• _ACTION ITEM_: Copy the data. Keep every character as given.

Items listed in a dataset
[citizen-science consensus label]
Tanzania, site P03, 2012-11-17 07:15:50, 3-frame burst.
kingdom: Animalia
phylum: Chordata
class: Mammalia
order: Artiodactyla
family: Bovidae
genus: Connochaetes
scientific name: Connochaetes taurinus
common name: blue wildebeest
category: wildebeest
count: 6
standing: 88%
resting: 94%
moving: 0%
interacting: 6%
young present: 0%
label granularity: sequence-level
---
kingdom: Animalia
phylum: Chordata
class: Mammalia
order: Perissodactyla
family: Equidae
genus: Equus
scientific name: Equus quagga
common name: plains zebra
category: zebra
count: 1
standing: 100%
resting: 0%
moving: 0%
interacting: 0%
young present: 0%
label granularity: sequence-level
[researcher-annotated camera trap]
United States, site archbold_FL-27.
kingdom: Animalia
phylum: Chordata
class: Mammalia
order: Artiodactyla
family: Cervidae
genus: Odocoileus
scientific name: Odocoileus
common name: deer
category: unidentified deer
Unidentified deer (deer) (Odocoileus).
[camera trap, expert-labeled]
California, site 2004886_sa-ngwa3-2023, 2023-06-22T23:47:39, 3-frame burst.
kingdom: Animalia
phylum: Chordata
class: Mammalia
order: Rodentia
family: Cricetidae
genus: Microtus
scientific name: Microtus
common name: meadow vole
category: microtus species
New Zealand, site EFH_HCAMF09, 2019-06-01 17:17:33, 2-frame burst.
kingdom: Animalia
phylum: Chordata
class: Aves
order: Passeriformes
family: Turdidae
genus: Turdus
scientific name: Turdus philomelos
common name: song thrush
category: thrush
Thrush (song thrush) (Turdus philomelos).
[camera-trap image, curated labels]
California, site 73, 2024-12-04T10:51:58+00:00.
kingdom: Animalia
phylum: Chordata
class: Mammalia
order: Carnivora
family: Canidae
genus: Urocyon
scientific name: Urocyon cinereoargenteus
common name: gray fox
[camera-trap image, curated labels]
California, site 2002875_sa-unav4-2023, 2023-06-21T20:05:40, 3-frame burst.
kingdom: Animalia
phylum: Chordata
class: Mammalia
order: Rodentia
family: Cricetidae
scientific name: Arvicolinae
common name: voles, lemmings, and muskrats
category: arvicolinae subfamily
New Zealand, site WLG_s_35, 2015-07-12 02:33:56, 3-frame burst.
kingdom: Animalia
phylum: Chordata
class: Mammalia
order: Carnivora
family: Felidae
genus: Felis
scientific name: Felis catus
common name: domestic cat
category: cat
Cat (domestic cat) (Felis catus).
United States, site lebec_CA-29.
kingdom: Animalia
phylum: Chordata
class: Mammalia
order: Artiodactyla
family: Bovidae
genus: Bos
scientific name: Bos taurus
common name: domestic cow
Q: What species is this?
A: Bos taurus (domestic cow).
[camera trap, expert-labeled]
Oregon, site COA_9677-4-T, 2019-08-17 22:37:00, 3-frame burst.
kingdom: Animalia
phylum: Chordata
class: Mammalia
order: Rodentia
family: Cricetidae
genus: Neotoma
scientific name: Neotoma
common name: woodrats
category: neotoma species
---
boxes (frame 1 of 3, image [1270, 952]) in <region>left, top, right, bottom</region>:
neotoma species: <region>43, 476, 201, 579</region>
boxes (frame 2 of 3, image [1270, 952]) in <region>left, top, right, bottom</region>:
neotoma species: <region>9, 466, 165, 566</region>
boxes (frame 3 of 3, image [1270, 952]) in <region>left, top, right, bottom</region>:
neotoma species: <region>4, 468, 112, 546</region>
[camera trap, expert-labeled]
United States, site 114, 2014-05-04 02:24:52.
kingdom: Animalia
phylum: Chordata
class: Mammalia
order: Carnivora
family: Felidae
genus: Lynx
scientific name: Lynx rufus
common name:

• _TASK ANSWER_:
[citizen-science consensus label]
Tanzania, site P03, 2012-11-17 07:15:50, 3-frame burst.
kingdom: Animalia
phylum: Chordata
class: Mammalia
order: Artiodactyla
family: Bovidae
genus: Connochaetes
scientific name: Connochaetes taurinus
common name: blue wildebeest
category: wildebeest
count: 6
standing: 88%
resting: 94%
moving: 0%
interacting: 6%
young present: 0%
label granularity: sequence-level
---
kingdom: Animalia
phylum: Chordata
class: Mammalia
order: Perissodactyla
family: Equidae
genus: Equus
scientific name: Equus quagga
common name: plains zebra
category: zebra
count: 1
standing: 100%
resting: 0%
moving: 0%
interacting: 0%
young present: 0%
label granularity: sequence-level
[researcher-annotated camera trap]
United States, site archbold_FL-27.
kingdom: Animalia
phylum: Chordata
class: Mammalia
order: Artiodactyla
family: Cervidae
genus: Odocoileus
scientific name: Odocoileus
common name: deer
category: unidentified deer
Unidentified deer (deer) (Odocoileus).
[camera trap, expert-labeled]
California, site 2004886_sa-ngwa3-2023, 2023-06-22T23:47:39, 3-frame burst.
kingdom: Animalia
phylum: Chordata
class: Mammalia
order: Rodentia
family: Cricetidae
genus: Microtus
scientific name: Microtus
common name: meadow vole
category: microtus species
New Zealand, site EFH_HCAMF09, 2019-06-01 17:17:33, 2-frame burst.
kingdom: Animalia
phylum: Chordata
class: Aves
order: Passeriformes
family: Turdidae
genus: Turdus
scientific name: Turdus philomelos
common name: song thrush
category: thrush
Thrush (song thrush) (Turdus philomelos).
[camera-trap image, curated labels]
California, site 73, 2024-12-04T10:51:58+00:00.
kingdom: Animalia
phylum: Chordata
class: Mammalia
order: Carnivora
family: Canidae
genus: Urocyon
scientific name: Urocyon cinereoargenteus
common name: gray fox
[camera-trap image, curated labels]
California, site 2002875_sa-unav4-2023, 2023-06-21T20:05:40, 3-frame burst.
kingdom: Animalia
phylum: Chordata
class: Mammalia
order: Rodentia
family: Cricetidae
scientific name: Arvicolinae
common name: voles, lemmings, and muskrats
category: arvicolinae subfamily
New Zealand, site WLG_s_35, 2015-07-12 02:33:56, 3-frame burst.
kingdom: Animalia
phylum: Chordata
class: Mammalia
order: Carnivora
family: Felidae
genus: Felis
scientific name: Felis catus
common name: domestic cat
category: cat
Cat (domestic cat) (Felis catus).
United States, site lebec_CA-29.
kingdom: Animalia
phylum: Chordata
class: Mammalia
order: Artiodactyla
family: Bovidae
genus: Bos
scientific name: Bos taurus
common name: domestic cow
Q: What species is this?
A: Bos taurus (domestic cow).
[camera trap, expert-labeled]
Oregon, site COA_9677-4-T, 2019-08-17 22:37:00, 3-frame burst.
kingdom: Animalia
phylum: Chordata
class: Mammalia
order: Rodentia
family: Cricetidae
genus: Neotoma
scientific name: Neotoma
common name: woodrats
category: neotoma species
---
boxes (frame 1 of 3, image [1270, 952]) in <region>left, top, right, bottom</region>:
neotoma species: <region>43, 476, 201, 579</region>
boxes (frame 2 of 3, image [1270, 952]) in <region>left, top, right, bottom</region>:
neotoma species: <region>9, 466, 165, 566</region>
boxes (frame 3 of 3, image [1270, 952]) in <region>left, top, right, bottom</region>:
neotoma species: <region>4, 468, 112, 546</region>
[camera trap, expert-labeled]
United States, site 114, 2014-05-04 02:24:52.
kingdom: Animalia
phylum: Chordata
class: Mammalia
order: Carnivora
family: Felidae
genus: Lynx
scientific name: Lynx rufus
common name:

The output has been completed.